Links for a lovely Saturday

September 04, 2021

We've had blazing heat for the past few weeks, followed by torrential rains, some of them the residue of Hurricane Ida; friends of ours to the South, esp in Louisiana, and to the North, esp in PA/NJ/NY, have had it worse.  But the past few days have been lovely: not too hot, beautiful clear skies, all the vegetation much more vivid from gorging itself on the rain.  

Today I and I suspect other colleagues here at UVA are so to speak "processing" our first couple weeks of teaching (or at least, I am).  I find that it takes me a few weeks to learn the rhythm of my teaching week--what days are heavy with teaching, what days are heavy with preparation, which days are suitable for scheduling meetings and which are not.  It always surprises me, because I pretty often teach new classes.  This fall I am teaching one entirely new class, and the other main class I'm teaching is so substantially revised that it feels like a new class, and it still requires me to reconsider everything, and revise my teaching material rather substantially.  It's all good work, very good work--and I learn so, so much: I never learn more than through teaching it, it's one of those clichés that is, in my experience, completely true.  

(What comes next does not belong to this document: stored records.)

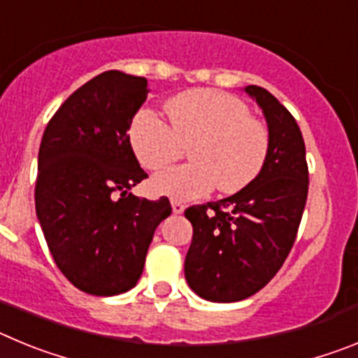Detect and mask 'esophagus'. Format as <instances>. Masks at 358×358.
<instances>
[{"label":"esophagus","mask_w":358,"mask_h":358,"mask_svg":"<svg viewBox=\"0 0 358 358\" xmlns=\"http://www.w3.org/2000/svg\"><path fill=\"white\" fill-rule=\"evenodd\" d=\"M172 211H173V215H181L182 211H185V204H181V202L173 201V202H172Z\"/></svg>","instance_id":"1"}]
</instances>
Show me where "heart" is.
<instances>
[{
    "label": "heart",
    "instance_id": "1",
    "mask_svg": "<svg viewBox=\"0 0 358 358\" xmlns=\"http://www.w3.org/2000/svg\"><path fill=\"white\" fill-rule=\"evenodd\" d=\"M170 124L156 110L141 109L131 123V145L148 170H157L188 148L194 163L176 164L152 177V189L173 201H194L213 186L224 194L245 188L260 173L268 152V132L249 116L248 106L217 90L177 94L166 106Z\"/></svg>",
    "mask_w": 358,
    "mask_h": 358
}]
</instances>
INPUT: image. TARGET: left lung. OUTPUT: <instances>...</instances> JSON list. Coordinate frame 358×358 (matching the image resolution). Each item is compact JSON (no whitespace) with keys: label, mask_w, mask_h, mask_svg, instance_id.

I hope this semester to try to use this blog as a kind of "diary," to capture some of my experiences as the semester goes along.  For me, semesters are always like a ride in a rollercoaster in a straitjacket in the dark: you feel completely constrained and yet also hurled crazily around a very fast track, often without any warning of what twists and turns are coming up.  So I don't know if I can keep it faithfully; but, at least on this somewhat calmer Saturday afternoon, I'm going to try.

 

Anyway, here's some good stuff I've read recently:

Mary Wroth, autofiction writer of the seventeenth century, wrote of her love affair with William Herbert, 3rd Earl of Pembroke; his statue is the one in front of the main entrance to the Bodleian  Library, in Oxford.  Her legacy is her amazing novel, Urania.

 

Bill Frisell interview!  A master jazz guitarist—I love his versions of “Shenandoah” and “A Change is Gonna Come”, among others—and here he admits that Burt Bacharach is pretty great, and that he loves his music.  Yes.

 

Good piece on the dangers of the public humanities, and the perils of becoming a “promotional intellectual.” Also, this seems right to me:

“I also think there are people on the faculty who adopt an all-too engagé rhetoric as well — that is, if you’re not performing work explicitly invested in some kind of social-justice mission, then you are advancing the cause of settler-colonialism. Here I have in mind my friends in American studies especially — anyone who is not doing work that is directly connected to present-day American minority studies is a settler-colonialist, and American studies people are quite willing to burn all that down in the heat of their zeal. They are, ironically, the biggest Puritan settlers on campus, and I sometimes fear they are unwittingly contributing to a narrowing of humanistic learning.“

 

 

A good appreciation of William Maxwell as a novelist.  It argues he is “a fictional historian — as opposed to a writer of historical fiction“.  This is good, but I’d eventually like to also read an appreciation of him as an editor. 

 

Ironic: An article about a replication problem in an article about dishonesty that seems to be the responsibility of Dan Ariely, an important so called behavioral economist.  This piece connected these problems up to larger patterns in the field, And in the marketing Of so called social scientific knowledge. Worth reading.

 

A sobering account of the past twenty years of US decline, by Bill Galston.

 

And again: We need more pieces like this by the WaPo's Carlos Lozada : Searing, no-punches-pulled accounts of the past twenty years of American foreign policy. You don't have to agree with what these pieces will say, but every American should read them.

 

Be well everyone.  Read good things, watch good things, take walks, talk to people, friends and others, stay safe, stay sane.